— START OF Selected text —
By CAROL SORGEN // Photography by STEVE BUCHANAN
Cathie Liebl is not exactly a newbie to Easton, having lived on the Miles River for 17 years. But as much as she loved the European contemporary-styled home she shared with her husband and mother, she knew that at some point she wanted to move into town so she wouldn’t be dependent on her car. “I still drive,” Liebl says, “but I’m looking to the future when I might not want or be able to.”
Liebl’s former 4,000-square-foot home, complete with a dock, pool, and shoreline, was getting to be too much to maintain, especially after her husband passed away. Several years ago, she began looking in Easton for an authentic Arts and Crafts bungalow, and as luck would have it, she saw one and “fell in love as soon as I walked in,” she recalls.
The 1920s-era home was a traditional two-bedroom, one-bath bungalow, with all the coziness that Liebl associates with the Arts and Crafts style, including the abundance of natural wood throughout. The 2,000-square-foot home was technically move-in ready, but a far cry from meeting her needs, so Liebl started by adding a new heating system, insulation, plumbing, and replacing some of the original cedar shingles. “That was the utilitarian stuff,” says Liebl, who worked with architect Alan Meyers, builder Lee Willis, and interior designer Jean McHale to turn her “vision” into reality, which included taking the back bedroom and making it the stair well and powder room, and adding a bathroom en suite to the remaining bedroom.
— END OF Selected text —
— START OF Data provided —
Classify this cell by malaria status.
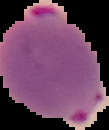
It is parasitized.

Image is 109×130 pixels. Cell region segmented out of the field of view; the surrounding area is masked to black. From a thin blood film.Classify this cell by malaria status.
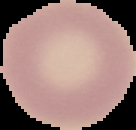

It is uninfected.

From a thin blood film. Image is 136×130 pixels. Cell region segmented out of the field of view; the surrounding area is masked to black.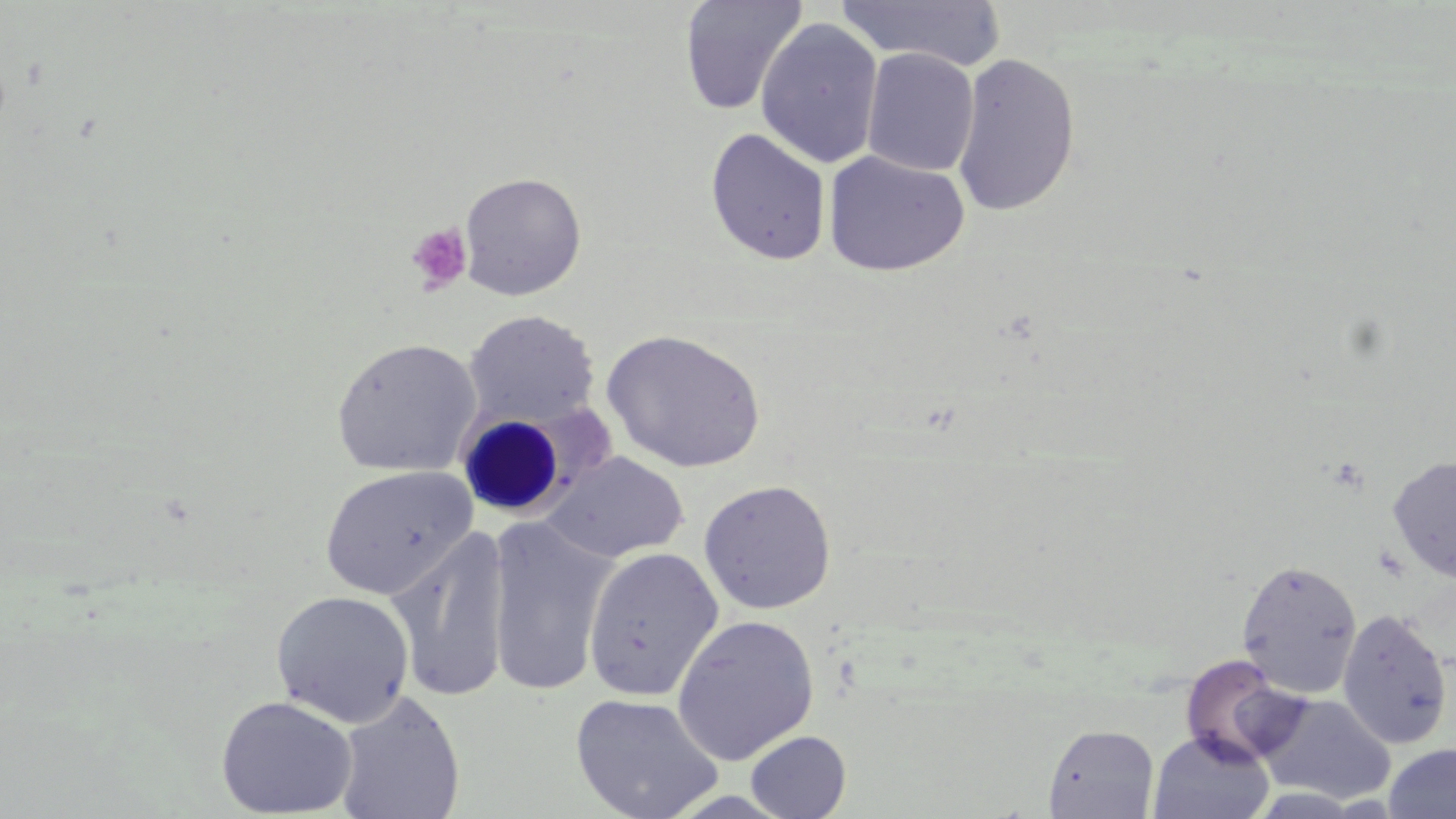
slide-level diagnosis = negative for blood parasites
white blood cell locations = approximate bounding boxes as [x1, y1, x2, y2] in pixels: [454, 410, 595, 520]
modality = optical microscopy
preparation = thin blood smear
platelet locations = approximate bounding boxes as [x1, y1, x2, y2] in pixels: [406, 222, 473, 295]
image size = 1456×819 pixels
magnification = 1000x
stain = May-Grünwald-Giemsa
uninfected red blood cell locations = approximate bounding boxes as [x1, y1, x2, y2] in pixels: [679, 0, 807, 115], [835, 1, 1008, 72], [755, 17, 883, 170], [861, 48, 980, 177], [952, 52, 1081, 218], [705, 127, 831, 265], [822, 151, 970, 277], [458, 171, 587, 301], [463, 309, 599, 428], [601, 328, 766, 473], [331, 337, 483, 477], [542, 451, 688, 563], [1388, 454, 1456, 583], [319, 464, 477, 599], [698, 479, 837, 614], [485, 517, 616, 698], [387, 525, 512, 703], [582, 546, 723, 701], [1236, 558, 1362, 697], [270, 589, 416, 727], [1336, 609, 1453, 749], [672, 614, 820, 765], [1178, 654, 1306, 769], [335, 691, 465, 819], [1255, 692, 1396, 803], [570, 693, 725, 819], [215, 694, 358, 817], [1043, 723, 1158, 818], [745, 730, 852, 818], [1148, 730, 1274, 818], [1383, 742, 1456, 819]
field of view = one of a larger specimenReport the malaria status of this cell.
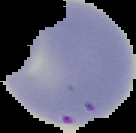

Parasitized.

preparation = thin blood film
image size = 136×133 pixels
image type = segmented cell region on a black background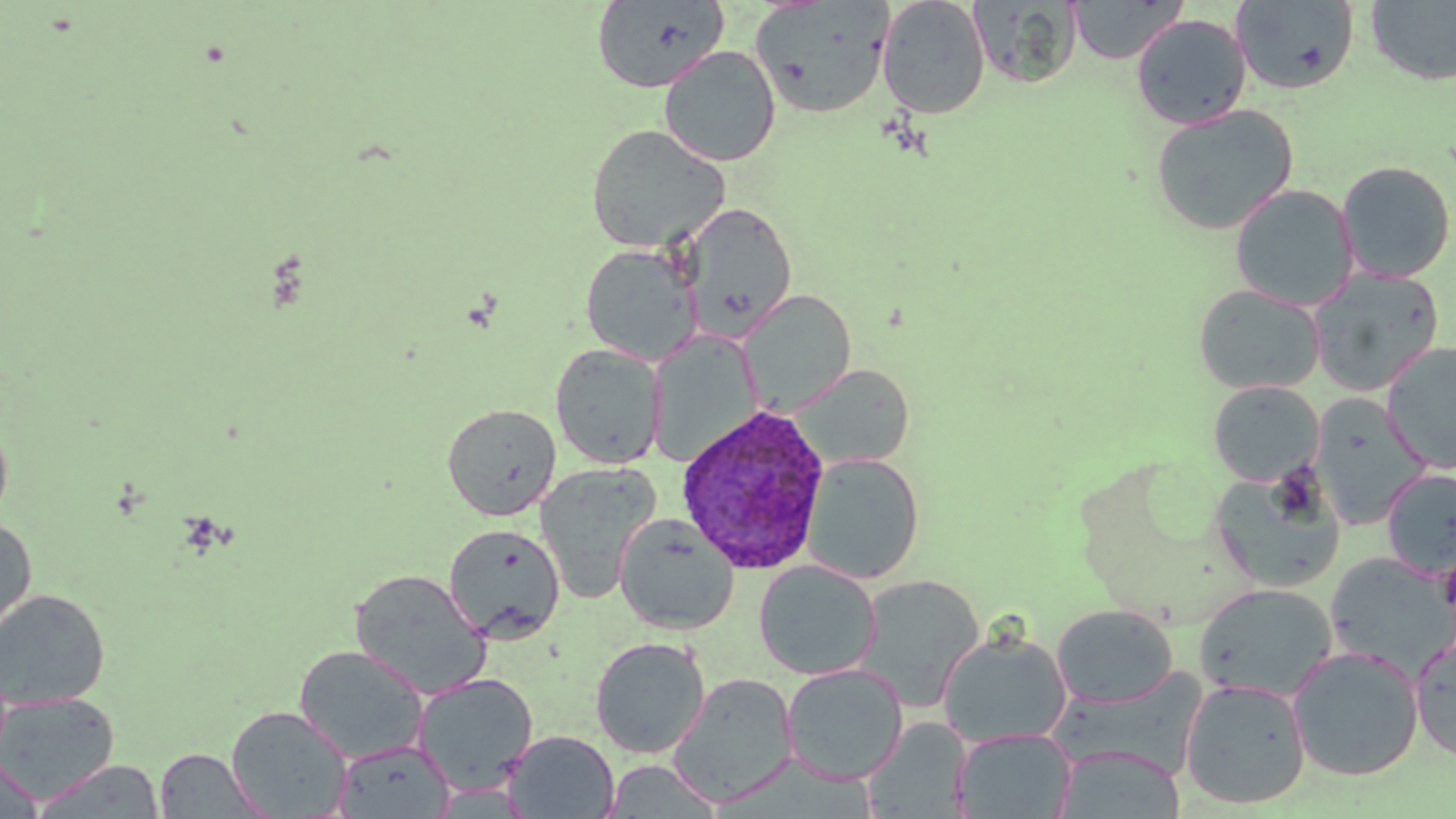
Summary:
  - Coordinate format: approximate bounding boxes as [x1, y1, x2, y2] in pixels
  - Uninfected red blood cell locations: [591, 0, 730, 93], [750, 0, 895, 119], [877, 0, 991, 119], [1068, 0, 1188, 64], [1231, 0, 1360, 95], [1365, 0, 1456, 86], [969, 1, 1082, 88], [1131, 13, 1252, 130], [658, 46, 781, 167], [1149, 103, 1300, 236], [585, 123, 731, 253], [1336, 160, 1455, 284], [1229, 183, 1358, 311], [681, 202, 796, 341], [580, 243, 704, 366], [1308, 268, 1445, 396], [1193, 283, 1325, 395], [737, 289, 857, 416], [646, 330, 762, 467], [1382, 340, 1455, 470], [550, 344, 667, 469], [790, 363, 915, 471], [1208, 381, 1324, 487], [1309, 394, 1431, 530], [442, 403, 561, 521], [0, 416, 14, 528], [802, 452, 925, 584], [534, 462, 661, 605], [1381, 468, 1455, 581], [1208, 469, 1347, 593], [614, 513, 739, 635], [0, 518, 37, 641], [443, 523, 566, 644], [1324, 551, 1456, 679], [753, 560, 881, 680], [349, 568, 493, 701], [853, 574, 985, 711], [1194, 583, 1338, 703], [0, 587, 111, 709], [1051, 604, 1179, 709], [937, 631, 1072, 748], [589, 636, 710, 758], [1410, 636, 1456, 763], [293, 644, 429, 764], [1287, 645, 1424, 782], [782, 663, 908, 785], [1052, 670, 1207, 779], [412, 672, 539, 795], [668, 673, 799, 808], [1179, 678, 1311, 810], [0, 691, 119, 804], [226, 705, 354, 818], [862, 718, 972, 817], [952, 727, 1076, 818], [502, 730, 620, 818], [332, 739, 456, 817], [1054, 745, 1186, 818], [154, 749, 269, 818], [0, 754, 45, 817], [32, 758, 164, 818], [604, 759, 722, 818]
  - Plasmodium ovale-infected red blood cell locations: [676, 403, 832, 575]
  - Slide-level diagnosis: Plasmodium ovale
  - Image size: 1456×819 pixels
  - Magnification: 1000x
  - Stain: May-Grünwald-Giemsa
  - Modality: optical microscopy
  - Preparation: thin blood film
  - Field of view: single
— END OF Data provided —
— START OF Data provided —
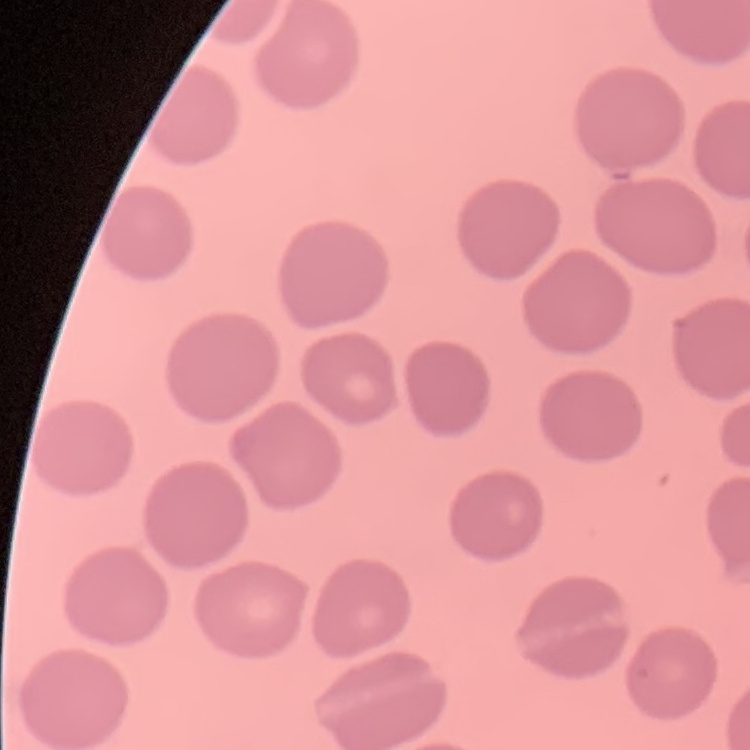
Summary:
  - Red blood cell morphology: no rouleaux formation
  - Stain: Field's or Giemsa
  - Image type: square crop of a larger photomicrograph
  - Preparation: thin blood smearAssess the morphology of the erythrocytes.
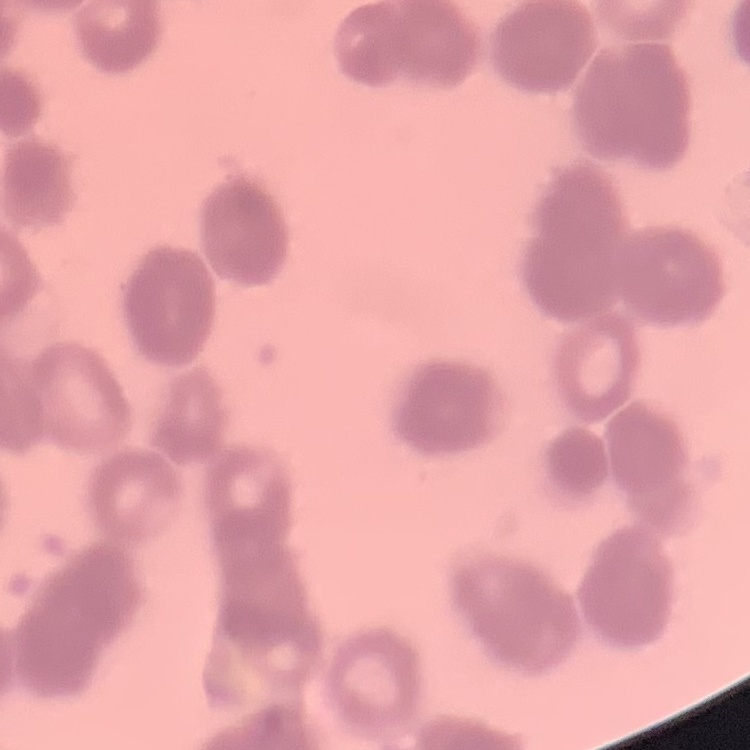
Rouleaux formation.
— END OF Data provided —
**What to work on**
1. From the article about Cathie Liebl's Easton bungalow, list every utilitarian upgrade Liebl made to the home first.
2. Using the article about Cathie Liebl's Easton bungalow, decide whether each statement agrees with the text. Answer yes or no and quote the deciding words.
(a) Liebl lived on the Miles River for 17 years before moving.
(b) The bungalow she bought measures 4,000 square feet.
(c) Liebl has stopped driving.
3. Carry on the article about Cathie Liebl's Easton bungalow from its last sentence.

**Results of the exercise**
1.
- A new heating system
- Insulation
- Plumbing
- Replacing some of the original cedar shingles

2.
(a) Yes: "having lived on the Miles River for 17 years"
(b) No: "The 2,000-square-foot home"
(c) No: "I still drive"

3.
“By moving the stairs, we were able to open up the dining room to the kitchen with a pass-through and glass-doored cabinets above,” says the retired Mobil Oil executive. A small one-story addition on the back provides a screened-in porch, laundry room, and three additional feet to the kitchen. The roof had been raised about 30 years ago by the previous owner, but he had left the upstairs unfinished. It is now the master suite.
When it came to decorating the bungalow, Liebl and McHale tried to carry the Arts and Crafts flavor of the house throughout the furnishings, using pieces from Liebl’s former home when appropriate, but also paying attention to such details as simple oak cabinetry with no ornamentation and “plain” handles. William Morris-style wallpaper borders in the dining room and an upstairs powder room don’t clutter up the space, McHale says, but add an element of the style of the period.
“This isn’t a formal house,” McHale says. “It’s utilitarian, but it’s also warm and cozy.”
Liebl moved into the home this past spring. Sadly, her mother—who was to have moved with her—passed away, but Liebl is enjoying the home and the small-town life she envisioned.
Every morning, for example, she heads to Rise Up Coffee; the caffeine and the half-hour round-trip walk get her going, she says. On Saturdays, in season, she takes her pull cart to the weekly farmers’ market, stopping to chat with most of the neighbors she now knows. And when she’s in the mood, there are live performances at the Avalon Theatre, movies, restaurants, exhibits and lectures at the Academy Art Museum, and a well-rounded variety of shops and boutiques to visit.
“I like that the town caters to residents, not just to tourists,” says Liebl, who—after being a big-city person most of her life—is adapting quite well to small-town life. “I like the city, and I go into Washington and Baltimore,” she says, “but I don’t feel at all like I’m cut off from civilization.
“I just love it here.”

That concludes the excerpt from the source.